» **EXERCISE DESCRIPTION**
The whole of the data must be transcribed exactly.

(Extracted data entries)
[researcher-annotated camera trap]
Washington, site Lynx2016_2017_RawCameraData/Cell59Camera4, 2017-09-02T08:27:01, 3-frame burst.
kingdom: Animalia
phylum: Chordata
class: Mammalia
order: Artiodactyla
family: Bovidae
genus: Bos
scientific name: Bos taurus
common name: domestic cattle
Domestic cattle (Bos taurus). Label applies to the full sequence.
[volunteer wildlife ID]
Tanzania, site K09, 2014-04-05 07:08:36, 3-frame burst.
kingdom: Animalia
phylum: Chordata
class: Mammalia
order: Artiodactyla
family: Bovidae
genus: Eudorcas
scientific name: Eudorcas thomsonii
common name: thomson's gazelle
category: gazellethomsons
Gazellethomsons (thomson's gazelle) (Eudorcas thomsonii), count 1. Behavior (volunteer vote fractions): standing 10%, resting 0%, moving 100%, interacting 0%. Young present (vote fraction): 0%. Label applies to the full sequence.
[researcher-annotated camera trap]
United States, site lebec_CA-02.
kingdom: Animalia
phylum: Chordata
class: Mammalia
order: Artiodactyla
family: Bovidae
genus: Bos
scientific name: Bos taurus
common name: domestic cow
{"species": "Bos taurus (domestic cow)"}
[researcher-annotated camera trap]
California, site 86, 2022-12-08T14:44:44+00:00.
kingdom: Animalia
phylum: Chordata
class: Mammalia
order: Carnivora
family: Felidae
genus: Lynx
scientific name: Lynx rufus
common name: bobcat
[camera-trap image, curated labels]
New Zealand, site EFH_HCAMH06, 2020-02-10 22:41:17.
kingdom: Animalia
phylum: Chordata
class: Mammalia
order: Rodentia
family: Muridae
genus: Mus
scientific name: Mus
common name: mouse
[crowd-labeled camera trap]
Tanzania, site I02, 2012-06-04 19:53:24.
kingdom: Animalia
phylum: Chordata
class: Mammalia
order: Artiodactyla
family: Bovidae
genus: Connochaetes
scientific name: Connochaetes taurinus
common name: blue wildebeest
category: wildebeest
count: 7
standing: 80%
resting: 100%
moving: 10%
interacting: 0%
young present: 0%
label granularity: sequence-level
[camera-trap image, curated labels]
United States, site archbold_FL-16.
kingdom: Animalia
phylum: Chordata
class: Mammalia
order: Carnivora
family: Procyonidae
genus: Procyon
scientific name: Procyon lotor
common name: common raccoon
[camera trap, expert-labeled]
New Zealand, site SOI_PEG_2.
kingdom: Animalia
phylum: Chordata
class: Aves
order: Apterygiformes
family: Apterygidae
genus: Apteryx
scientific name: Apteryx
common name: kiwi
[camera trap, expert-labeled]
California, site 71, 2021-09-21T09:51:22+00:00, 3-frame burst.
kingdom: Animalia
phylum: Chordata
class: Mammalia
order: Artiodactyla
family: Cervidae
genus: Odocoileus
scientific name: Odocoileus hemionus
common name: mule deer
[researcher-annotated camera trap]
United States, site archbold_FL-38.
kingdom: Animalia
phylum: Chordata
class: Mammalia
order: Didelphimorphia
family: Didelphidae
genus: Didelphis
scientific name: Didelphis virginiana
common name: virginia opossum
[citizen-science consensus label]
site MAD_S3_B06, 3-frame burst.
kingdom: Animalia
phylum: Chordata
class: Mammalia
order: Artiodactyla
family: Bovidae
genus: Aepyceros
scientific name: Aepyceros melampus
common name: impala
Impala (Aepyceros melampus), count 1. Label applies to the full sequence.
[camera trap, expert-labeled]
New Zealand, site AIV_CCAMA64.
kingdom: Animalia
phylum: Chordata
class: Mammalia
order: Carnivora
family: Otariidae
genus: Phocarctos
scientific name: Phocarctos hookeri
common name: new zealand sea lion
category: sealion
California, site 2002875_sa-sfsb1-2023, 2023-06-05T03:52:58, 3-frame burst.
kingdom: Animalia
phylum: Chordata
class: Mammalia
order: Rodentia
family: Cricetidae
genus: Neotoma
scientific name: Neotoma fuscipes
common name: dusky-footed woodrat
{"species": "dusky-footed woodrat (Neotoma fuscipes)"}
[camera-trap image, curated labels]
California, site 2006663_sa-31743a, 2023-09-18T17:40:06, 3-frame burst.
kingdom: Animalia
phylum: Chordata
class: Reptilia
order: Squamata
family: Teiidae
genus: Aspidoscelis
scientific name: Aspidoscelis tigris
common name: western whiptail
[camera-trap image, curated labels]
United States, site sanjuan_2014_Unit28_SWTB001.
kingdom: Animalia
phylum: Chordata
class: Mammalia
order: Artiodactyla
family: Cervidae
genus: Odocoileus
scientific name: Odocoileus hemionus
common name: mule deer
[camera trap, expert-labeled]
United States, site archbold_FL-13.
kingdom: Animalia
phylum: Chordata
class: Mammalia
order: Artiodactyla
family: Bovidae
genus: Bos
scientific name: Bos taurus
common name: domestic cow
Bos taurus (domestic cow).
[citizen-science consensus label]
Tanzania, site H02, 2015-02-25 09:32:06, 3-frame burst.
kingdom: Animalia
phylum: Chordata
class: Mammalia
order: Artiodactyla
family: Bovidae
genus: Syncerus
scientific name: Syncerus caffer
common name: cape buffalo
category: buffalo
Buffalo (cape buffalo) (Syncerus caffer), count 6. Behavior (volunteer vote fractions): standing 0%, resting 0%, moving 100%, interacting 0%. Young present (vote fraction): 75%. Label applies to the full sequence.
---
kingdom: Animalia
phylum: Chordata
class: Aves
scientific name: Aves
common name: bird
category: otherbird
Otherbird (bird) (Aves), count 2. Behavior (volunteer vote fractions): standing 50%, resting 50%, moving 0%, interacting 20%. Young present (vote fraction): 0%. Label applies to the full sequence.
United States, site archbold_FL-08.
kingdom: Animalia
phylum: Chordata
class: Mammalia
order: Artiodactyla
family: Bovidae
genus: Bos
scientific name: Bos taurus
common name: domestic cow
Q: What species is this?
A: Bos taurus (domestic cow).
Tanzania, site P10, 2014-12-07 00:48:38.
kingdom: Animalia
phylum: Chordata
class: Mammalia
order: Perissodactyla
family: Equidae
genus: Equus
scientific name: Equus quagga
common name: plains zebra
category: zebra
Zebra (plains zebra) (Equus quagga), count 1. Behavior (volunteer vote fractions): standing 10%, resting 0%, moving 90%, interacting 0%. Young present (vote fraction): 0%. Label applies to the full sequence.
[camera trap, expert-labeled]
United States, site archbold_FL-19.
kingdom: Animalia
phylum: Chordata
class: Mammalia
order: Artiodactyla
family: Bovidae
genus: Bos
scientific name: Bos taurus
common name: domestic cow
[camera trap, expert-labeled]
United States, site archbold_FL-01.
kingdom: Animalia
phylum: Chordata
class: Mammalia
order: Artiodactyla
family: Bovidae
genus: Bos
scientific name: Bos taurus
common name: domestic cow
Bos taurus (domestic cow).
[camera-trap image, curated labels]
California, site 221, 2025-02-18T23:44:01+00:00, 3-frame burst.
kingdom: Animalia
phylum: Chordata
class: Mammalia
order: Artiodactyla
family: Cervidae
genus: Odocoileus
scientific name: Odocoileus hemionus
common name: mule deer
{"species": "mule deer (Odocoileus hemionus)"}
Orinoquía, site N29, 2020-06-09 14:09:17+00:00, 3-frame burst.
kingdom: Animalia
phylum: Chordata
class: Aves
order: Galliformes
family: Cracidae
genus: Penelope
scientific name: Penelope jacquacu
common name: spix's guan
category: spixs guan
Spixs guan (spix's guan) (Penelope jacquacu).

» **SOLUTION**
[researcher-annotated camera trap]
Washington, site Lynx2016_2017_RawCameraData/Cell59Camera4, 2017-09-02T08:27:01, 3-frame burst.
kingdom: Animalia
phylum: Chordata
class: Mammalia
order: Artiodactyla
family: Bovidae
genus: Bos
scientific name: Bos taurus
common name: domestic cattle
Domestic cattle (Bos taurus). Label applies to the full sequence.
[volunteer wildlife ID]
Tanzania, site K09, 2014-04-05 07:08:36, 3-frame burst.
kingdom: Animalia
phylum: Chordata
class: Mammalia
order: Artiodactyla
family: Bovidae
genus: Eudorcas
scientific name: Eudorcas thomsonii
common name: thomson's gazelle
category: gazellethomsons
Gazellethomsons (thomson's gazelle) (Eudorcas thomsonii), count 1. Behavior (volunteer vote fractions): standing 10%, resting 0%, moving 100%, interacting 0%. Young present (vote fraction): 0%. Label applies to the full sequence.
[researcher-annotated camera trap]
United States, site lebec_CA-02.
kingdom: Animalia
phylum: Chordata
class: Mammalia
order: Artiodactyla
family: Bovidae
genus: Bos
scientific name: Bos taurus
common name: domestic cow
{"species": "Bos taurus (domestic cow)"}
[researcher-annotated camera trap]
California, site 86, 2022-12-08T14:44:44+00:00.
kingdom: Animalia
phylum: Chordata
class: Mammalia
order: Carnivora
family: Felidae
genus: Lynx
scientific name: Lynx rufus
common name: bobcat
[camera-trap image, curated labels]
New Zealand, site EFH_HCAMH06, 2020-02-10 22:41:17.
kingdom: Animalia
phylum: Chordata
class: Mammalia
order: Rodentia
family: Muridae
genus: Mus
scientific name: Mus
common name: mouse
[crowd-labeled camera trap]
Tanzania, site I02, 2012-06-04 19:53:24.
kingdom: Animalia
phylum: Chordata
class: Mammalia
order: Artiodactyla
family: Bovidae
genus: Connochaetes
scientific name: Connochaetes taurinus
common name: blue wildebeest
category: wildebeest
count: 7
standing: 80%
resting: 100%
moving: 10%
interacting: 0%
young present: 0%
label granularity: sequence-level
[camera-trap image, curated labels]
United States, site archbold_FL-16.
kingdom: Animalia
phylum: Chordata
class: Mammalia
order: Carnivora
family: Procyonidae
genus: Procyon
scientific name: Procyon lotor
common name: common raccoon
[camera trap, expert-labeled]
New Zealand, site SOI_PEG_2.
kingdom: Animalia
phylum: Chordata
class: Aves
order: Apterygiformes
family: Apterygidae
genus: Apteryx
scientific name: Apteryx
common name: kiwi
[camera trap, expert-labeled]
California, site 71, 2021-09-21T09:51:22+00:00, 3-frame burst.
kingdom: Animalia
phylum: Chordata
class: Mammalia
order: Artiodactyla
family: Cervidae
genus: Odocoileus
scientific name: Odocoileus hemionus
common name: mule deer
[researcher-annotated camera trap]
United States, site archbold_FL-38.
kingdom: Animalia
phylum: Chordata
class: Mammalia
order: Didelphimorphia
family: Didelphidae
genus: Didelphis
scientific name: Didelphis virginiana
common name: virginia opossum
[citizen-science consensus label]
site MAD_S3_B06, 3-frame burst.
kingdom: Animalia
phylum: Chordata
class: Mammalia
order: Artiodactyla
family: Bovidae
genus: Aepyceros
scientific name: Aepyceros melampus
common name: impala
Impala (Aepyceros melampus), count 1. Label applies to the full sequence.
[camera trap, expert-labeled]
New Zealand, site AIV_CCAMA64.
kingdom: Animalia
phylum: Chordata
class: Mammalia
order: Carnivora
family: Otariidae
genus: Phocarctos
scientific name: Phocarctos hookeri
common name: new zealand sea lion
category: sealion
California, site 2002875_sa-sfsb1-2023, 2023-06-05T03:52:58, 3-frame burst.
kingdom: Animalia
phylum: Chordata
class: Mammalia
order: Rodentia
family: Cricetidae
genus: Neotoma
scientific name: Neotoma fuscipes
common name: dusky-footed woodrat
{"species": "dusky-footed woodrat (Neotoma fuscipes)"}
[camera-trap image, curated labels]
California, site 2006663_sa-31743a, 2023-09-18T17:40:06, 3-frame burst.
kingdom: Animalia
phylum: Chordata
class: Reptilia
order: Squamata
family: Teiidae
genus: Aspidoscelis
scientific name: Aspidoscelis tigris
common name: western whiptail
[camera-trap image, curated labels]
United States, site sanjuan_2014_Unit28_SWTB001.
kingdom: Animalia
phylum: Chordata
class: Mammalia
order: Artiodactyla
family: Cervidae
genus: Odocoileus
scientific name: Odocoileus hemionus
common name: mule deer
[camera trap, expert-labeled]
United States, site archbold_FL-13.
kingdom: Animalia
phylum: Chordata
class: Mammalia
order: Artiodactyla
family: Bovidae
genus: Bos
scientific name: Bos taurus
common name: domestic cow
Bos taurus (domestic cow).
[citizen-science consensus label]
Tanzania, site H02, 2015-02-25 09:32:06, 3-frame burst.
kingdom: Animalia
phylum: Chordata
class: Mammalia
order: Artiodactyla
family: Bovidae
genus: Syncerus
scientific name: Syncerus caffer
common name: cape buffalo
category: buffalo
Buffalo (cape buffalo) (Syncerus caffer), count 6. Behavior (volunteer vote fractions): standing 0%, resting 0%, moving 100%, interacting 0%. Young present (vote fraction): 75%. Label applies to the full sequence.
---
kingdom: Animalia
phylum: Chordata
class: Aves
scientific name: Aves
common name: bird
category: otherbird
Otherbird (bird) (Aves), count 2. Behavior (volunteer vote fractions): standing 50%, resting 50%, moving 0%, interacting 20%. Young present (vote fraction): 0%. Label applies to the full sequence.
United States, site archbold_FL-08.
kingdom: Animalia
phylum: Chordata
class: Mammalia
order: Artiodactyla
family: Bovidae
genus: Bos
scientific name: Bos taurus
common name: domestic cow
Q: What species is this?
A: Bos taurus (domestic cow).
Tanzania, site P10, 2014-12-07 00:48:38.
kingdom: Animalia
phylum: Chordata
class: Mammalia
order: Perissodactyla
family: Equidae
genus: Equus
scientific name: Equus quagga
common name: plains zebra
category: zebra
Zebra (plains zebra) (Equus quagga), count 1. Behavior (volunteer vote fractions): standing 10%, resting 0%, moving 90%, interacting 0%. Young present (vote fraction): 0%. Label applies to the full sequence.
[camera trap, expert-labeled]
United States, site archbold_FL-19.
kingdom: Animalia
phylum: Chordata
class: Mammalia
order: Artiodactyla
family: Bovidae
genus: Bos
scientific name: Bos taurus
common name: domestic cow
[camera trap, expert-labeled]
United States, site archbold_FL-01.
kingdom: Animalia
phylum: Chordata
class: Mammalia
order: Artiodactyla
family: Bovidae
genus: Bos
scientific name: Bos taurus
common name: domestic cow
Bos taurus (domestic cow).
[camera-trap image, curated labels]
California, site 221, 2025-02-18T23:44:01+00:00, 3-frame burst.
kingdom: Animalia
phylum: Chordata
class: Mammalia
order: Artiodactyla
family: Cervidae
genus: Odocoileus
scientific name: Odocoileus hemionus
common name: mule deer
{"species": "mule deer (Odocoileus hemionus)"}
Orinoquía, site N29, 2020-06-09 14:09:17+00:00, 3-frame burst.
kingdom: Animalia
phylum: Chordata
class: Aves
order: Galliformes
family: Cracidae
genus: Penelope
scientific name: Penelope jacquacu
common name: spix's guan
category: spixs guan
Spixs guan (spix's guan) (Penelope jacquacu).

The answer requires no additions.